Her sights were turned to Israel. After spending two summers on archaeological digs in the country, she made aliyah to study for an MA in archaeology at the Hebrew University.
Her first job after graduation was as assistant librarian for the Israel Department of Antiquities.
But the pittance she received was so poor that she “moonlighted” by proofreading at the Jerusalem Post.
It was there that she met her American-born husband journalist Norman Guthartz, who now sub-edits for Practical Caravan. They have two daughters, Sarah and Rachel.
After graduation, Lindsey moved from hands-on archaeology to archaeological translating and editing.
She said: “Going on a ‘dig’ is like working on a building site. After about four hours I feel I want to lie down and die.”
One of the great things that Lindsey enjoyed about living in Jerusalem was the greater opportunities for self-expression for religious women there.
She said: “In the Orthodox synagogue I attended, there were separate Torah readings by women.
“And people don’t look at you in Israel as though you have three heads if you study a page of Talmud.”
Lindsey, who is to address Manchester’s Yeshurun Synagogue’s Women in Judaism Group on June 23 on Bending not Breaking – the Flexibility of Halacha on Women’s Issues, feels very strongly about the agunah situation in Israel, which she claims is worse than in this country.
She says: “It is an absolute scandal, worse than in Britain because there are more of them.
“I am absolutely sure that, if it were men who suffered from being agunot and not women, the problem would have been solved long ago.
“Halacha is an adaptive system. If it had been rigid, Judaism would have died out long ago.”
Despite the fact that Lindsey found religious life in Israel much more exciting than in the UK, after living through the first Intifada and the Gulf War she felt she needed a “short break”.
The family came to London in 1997 and have been there ever since.
In London, Lindsey has taught many courses at the London School of Jewish studies and edited for the British Museum and the Littman Library of Jewish Civilisation.
She is currently studying for a PhD at University College London on the religious lives of Jewish women.
She said: “I want to look at folk practices like wearing red threads and having segulot (good luck charms) in pregnancy from an anthropological perspective.
“So many of these practices have not been documented.”
Lindsey has good reason to be proud of her two daughters.
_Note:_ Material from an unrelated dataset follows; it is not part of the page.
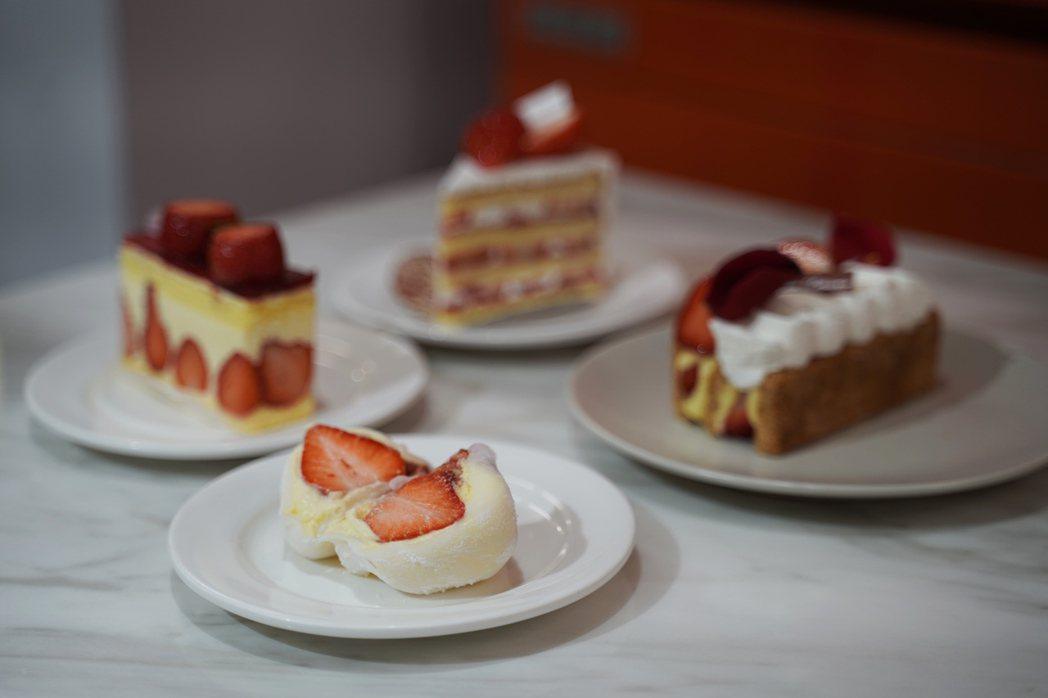 法朋烘焙甜點坊推出草莓季,每日早晨新鮮現做。 圖/沈佩臻攝影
Sarah, 19, recently remade aliyah with a view to joining the Israeli army.
“I am glad she feels a responsibility to do her duty as an Israeli citizen,” says Mum.
Younger daughter Rachel is just finishing at JFS and is hoping to study theology and religious studies at Cambridge University.
Although Lindsey describes Rachel as “very much her own person”, it could be that her interest in comparative religion could have been sparked off by seeing her mother discussing respective religious texts with Christian and Muslim scholars.
Lindsey will deconstruct the Midrash at Liverpool Day Limmud on Sunday, May 2.